Krag D, Weaver D, Ashikaga T, Moffat F, Klimberg V S, Shriver C, Feldman S, Kusminsky R, Gadd M, Kuhn J, Harlow S, Beitsch P
Cancer Center, Department of Surgery, University of Vermont, Burlington 05405, USA.
N Engl J Med. 1998 Oct 1;339(14):941-6. doi: 10.1056/NEJM199810013391401.
Pilot studies indicate that probe-guided resection of radioactive sentinel nodes (the first nodes that receive drainage from tumors) can identify regional metastases in patients with breast cancer. To confirm this finding, we conducted a multicenter study of the method as used by 11 surgeons in a variety of practice settings.
We enrolled 443 patients with breast cancer. The technique involved the injection of 4 ml of technetium-99m sulfur colloid (1 mCi [37 MBq]) into the breast around the tumor or biopsy cavity. "Hot spots" representing underlying sentinel nodes were identified with a gamma probe. Sentinel nodes subjacent to hot spots were removed. All patients underwent a complete axillary lymphadenectomy.

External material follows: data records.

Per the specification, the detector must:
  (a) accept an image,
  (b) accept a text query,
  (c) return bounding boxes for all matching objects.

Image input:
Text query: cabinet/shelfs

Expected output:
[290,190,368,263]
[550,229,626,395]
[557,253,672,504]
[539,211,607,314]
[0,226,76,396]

The overall rate of identification of hot spots was 93 percent (in 413 of 443 patients). The pathological status of the sentinel nodes was compared with that of the remaining axillary nodes. The accuracy of the sentinel nodes with respect to the positive or negative status of the axillary nodes was 97 percent (392 of 405); the specificity of the method was 100 percent, the positive predictive value was 100 percent, the negative predictive value was 96 percent (291 of 304), and the sensitivity was 89 percent (101 of 114). The sentinel nodes were outside the axilla in 8 percent of cases and outside of level 1 nodes in 11 percent of cases. Three percent of positive sentinel nodes were in nonaxillary locations.
Biopsy of sentinel nodes can predict the presence or absence of axillary-node metastases in patients with breast cancer. However, the procedure can be technically challenging, and the success rate varies according to the surgeon and the characteristics of the patient.
初步研究表明,对放射性前哨淋巴结(即最先接收肿瘤引流的淋巴结)进行探针引导下切除,能够识别乳腺癌患者的区域转移情况。为证实这一发现,我们开展了一项多中心研究,观察11位外科医生在不同实际操作环境中使用该方法的情况。
我们纳入了443例乳腺癌患者。该技术是将4毫升99m锝硫胶体(1毫居里[37兆贝可])注入肿瘤周围或活检腔周围的乳腺组织。用γ探针识别代表潜在前哨淋巴结的“热点”。切除热点下方的前哨淋巴结。所有患者均接受了完整的腋窝淋巴结清扫术。
热点识别总体率为93%(443例患者中的413例)。将前哨淋巴结的病理状态与其余腋窝淋巴结的病理状态进行比较。前哨淋巴结对于腋窝淋巴结阳性或阴性状态的准确率为97%(405例中的392例);该方法的特异性为100%,阳性预测值为100%,阴性预测值为96%(304例中的291例),敏感性为89%(114例中的101例)。8%的病例中前哨淋巴结位于腋窝外,11%的病例中前哨淋巴结位于Ⅰ级淋巴结外。3%的阳性前哨淋巴结位于非腋窝部位。
前哨淋巴结活检能够预测乳腺癌患者腋窝淋巴结转移的有无。然而,该操作在技术上可能具有挑战性,成功率因外科医生和患者特征而异。